▸ To do:
Copy the lines below verbatim, starting at the first line of the data and ending at the line that contains "5. point 37,389", with both of those lines included.

---- Records provided

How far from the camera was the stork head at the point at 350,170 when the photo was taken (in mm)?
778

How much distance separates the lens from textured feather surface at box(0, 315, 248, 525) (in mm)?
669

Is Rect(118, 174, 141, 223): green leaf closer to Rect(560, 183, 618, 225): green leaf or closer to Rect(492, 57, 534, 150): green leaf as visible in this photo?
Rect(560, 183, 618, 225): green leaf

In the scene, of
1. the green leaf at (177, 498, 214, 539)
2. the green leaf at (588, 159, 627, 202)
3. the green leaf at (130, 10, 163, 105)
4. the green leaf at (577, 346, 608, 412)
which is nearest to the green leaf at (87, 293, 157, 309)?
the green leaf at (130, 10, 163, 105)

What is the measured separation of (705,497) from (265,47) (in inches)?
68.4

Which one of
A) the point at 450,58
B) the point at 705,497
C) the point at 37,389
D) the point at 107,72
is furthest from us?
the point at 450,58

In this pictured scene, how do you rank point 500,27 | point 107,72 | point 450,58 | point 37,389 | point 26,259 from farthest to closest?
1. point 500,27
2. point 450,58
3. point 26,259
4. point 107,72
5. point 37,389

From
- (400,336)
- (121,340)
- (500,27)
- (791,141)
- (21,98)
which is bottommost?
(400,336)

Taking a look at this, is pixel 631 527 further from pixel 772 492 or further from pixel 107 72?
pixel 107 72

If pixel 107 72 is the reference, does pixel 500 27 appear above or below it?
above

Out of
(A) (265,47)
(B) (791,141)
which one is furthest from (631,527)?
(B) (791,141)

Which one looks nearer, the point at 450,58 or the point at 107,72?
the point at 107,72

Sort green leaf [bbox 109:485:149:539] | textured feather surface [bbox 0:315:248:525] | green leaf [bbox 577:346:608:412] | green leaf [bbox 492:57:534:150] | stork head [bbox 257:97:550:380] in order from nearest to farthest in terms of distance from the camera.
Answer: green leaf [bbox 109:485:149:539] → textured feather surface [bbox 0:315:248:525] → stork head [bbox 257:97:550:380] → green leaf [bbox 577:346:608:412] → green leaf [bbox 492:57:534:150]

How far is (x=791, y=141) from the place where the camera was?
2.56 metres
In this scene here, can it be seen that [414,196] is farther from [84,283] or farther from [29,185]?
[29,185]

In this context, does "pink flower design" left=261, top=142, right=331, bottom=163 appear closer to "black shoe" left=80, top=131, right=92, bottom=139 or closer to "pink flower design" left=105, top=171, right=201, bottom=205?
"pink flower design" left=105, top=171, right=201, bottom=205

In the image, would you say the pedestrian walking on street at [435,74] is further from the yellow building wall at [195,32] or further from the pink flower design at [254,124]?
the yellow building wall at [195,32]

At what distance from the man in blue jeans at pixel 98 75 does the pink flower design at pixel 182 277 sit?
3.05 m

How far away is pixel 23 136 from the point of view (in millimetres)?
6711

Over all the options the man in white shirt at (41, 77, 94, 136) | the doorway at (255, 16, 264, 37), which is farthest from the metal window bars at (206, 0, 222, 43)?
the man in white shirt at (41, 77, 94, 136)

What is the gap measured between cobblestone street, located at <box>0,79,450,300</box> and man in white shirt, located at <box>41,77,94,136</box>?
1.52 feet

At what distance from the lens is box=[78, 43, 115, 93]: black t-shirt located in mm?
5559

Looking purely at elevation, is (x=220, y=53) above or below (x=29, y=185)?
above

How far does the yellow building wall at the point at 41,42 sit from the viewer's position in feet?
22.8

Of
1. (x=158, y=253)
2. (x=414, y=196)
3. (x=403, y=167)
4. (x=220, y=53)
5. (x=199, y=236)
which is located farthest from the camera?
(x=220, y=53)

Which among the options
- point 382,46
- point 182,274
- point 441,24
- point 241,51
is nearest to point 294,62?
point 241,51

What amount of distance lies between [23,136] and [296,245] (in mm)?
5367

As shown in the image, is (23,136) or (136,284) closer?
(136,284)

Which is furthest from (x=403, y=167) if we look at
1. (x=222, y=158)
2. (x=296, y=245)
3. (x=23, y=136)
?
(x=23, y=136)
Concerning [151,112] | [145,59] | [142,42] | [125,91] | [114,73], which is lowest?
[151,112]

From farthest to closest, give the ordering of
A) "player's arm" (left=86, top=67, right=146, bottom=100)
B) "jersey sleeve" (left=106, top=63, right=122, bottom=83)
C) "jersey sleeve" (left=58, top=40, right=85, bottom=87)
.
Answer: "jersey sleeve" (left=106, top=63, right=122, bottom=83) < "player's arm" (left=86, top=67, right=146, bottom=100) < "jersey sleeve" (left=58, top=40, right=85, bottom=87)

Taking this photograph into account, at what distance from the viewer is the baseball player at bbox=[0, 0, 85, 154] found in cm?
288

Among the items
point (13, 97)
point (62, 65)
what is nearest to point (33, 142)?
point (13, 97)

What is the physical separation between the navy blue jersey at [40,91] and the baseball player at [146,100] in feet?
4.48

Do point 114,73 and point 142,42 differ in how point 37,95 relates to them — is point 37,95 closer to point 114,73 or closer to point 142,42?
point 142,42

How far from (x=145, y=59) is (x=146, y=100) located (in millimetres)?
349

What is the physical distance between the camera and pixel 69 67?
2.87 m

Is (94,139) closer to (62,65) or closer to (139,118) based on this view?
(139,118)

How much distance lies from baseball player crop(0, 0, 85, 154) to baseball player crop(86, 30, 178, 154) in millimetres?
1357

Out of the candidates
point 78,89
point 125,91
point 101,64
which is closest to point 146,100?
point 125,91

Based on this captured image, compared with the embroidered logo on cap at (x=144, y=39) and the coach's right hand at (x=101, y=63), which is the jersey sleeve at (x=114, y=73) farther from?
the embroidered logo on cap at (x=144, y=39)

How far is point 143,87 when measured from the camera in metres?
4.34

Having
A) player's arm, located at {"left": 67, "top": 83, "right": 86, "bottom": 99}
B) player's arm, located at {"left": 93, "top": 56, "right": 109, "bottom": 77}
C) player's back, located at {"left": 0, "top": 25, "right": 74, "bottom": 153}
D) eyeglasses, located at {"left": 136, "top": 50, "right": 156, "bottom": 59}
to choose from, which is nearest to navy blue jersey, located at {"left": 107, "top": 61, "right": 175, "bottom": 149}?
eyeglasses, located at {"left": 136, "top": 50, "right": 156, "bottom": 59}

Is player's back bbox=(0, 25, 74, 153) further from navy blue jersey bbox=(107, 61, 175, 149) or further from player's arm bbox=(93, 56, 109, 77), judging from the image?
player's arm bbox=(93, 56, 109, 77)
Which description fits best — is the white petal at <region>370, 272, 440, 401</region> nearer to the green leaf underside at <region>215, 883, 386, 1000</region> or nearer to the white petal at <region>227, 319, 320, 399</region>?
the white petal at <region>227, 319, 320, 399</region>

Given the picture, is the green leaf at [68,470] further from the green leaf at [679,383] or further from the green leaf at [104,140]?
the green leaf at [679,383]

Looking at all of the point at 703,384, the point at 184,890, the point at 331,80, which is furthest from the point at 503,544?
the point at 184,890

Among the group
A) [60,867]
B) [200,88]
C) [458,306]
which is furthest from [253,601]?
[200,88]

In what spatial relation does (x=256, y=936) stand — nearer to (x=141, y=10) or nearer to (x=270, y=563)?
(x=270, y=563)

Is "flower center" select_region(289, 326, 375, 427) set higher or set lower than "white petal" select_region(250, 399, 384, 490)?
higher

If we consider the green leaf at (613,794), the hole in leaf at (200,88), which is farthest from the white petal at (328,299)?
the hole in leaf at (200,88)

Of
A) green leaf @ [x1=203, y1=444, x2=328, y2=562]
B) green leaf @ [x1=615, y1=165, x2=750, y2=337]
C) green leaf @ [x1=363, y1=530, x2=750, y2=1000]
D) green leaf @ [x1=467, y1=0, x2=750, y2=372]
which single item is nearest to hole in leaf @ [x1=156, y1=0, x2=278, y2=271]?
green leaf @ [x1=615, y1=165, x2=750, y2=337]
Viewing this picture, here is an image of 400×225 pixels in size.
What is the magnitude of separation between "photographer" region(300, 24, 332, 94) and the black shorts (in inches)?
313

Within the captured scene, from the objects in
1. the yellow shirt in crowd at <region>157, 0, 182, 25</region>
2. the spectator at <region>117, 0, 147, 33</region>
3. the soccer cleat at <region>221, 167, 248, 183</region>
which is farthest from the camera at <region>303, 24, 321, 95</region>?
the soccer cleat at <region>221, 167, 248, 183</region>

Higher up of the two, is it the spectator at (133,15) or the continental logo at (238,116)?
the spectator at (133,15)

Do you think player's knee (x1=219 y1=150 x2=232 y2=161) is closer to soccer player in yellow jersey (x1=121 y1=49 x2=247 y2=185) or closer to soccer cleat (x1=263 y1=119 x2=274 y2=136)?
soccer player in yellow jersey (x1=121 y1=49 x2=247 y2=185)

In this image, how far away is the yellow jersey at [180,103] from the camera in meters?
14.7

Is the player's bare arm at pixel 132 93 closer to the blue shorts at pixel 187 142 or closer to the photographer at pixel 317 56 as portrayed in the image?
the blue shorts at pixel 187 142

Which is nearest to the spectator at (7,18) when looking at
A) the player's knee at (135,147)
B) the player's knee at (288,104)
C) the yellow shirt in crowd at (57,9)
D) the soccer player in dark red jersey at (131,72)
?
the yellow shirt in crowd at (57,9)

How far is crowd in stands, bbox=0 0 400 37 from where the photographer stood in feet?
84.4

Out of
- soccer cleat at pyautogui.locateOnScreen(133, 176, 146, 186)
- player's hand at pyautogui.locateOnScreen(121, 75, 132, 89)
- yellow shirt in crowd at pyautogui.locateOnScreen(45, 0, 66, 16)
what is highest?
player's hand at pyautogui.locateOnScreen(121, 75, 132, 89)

--------

▸ Reply:
How far from the camera was the stork head at the point at 350,170 when the photo was taken (in mm)?
778

How much distance separates the lens from textured feather surface at box(0, 315, 248, 525) (in mm)?
669

Is Rect(118, 174, 141, 223): green leaf closer to Rect(560, 183, 618, 225): green leaf or closer to Rect(492, 57, 534, 150): green leaf as visible in this photo?
Rect(560, 183, 618, 225): green leaf

In the scene, of
1. the green leaf at (177, 498, 214, 539)
2. the green leaf at (588, 159, 627, 202)
3. the green leaf at (130, 10, 163, 105)
4. the green leaf at (577, 346, 608, 412)
which is nearest to the green leaf at (87, 293, 157, 309)?
the green leaf at (130, 10, 163, 105)

What is the measured separation of (705,497) from (265,47) (in inches)?
68.4

Which one of
A) the point at 450,58
B) the point at 705,497
C) the point at 37,389
D) the point at 107,72
is furthest from us?
the point at 450,58

In this pictured scene, how do you rank point 500,27 | point 107,72 | point 450,58 | point 37,389 | point 26,259 from farthest to closest?
1. point 500,27
2. point 450,58
3. point 26,259
4. point 107,72
5. point 37,389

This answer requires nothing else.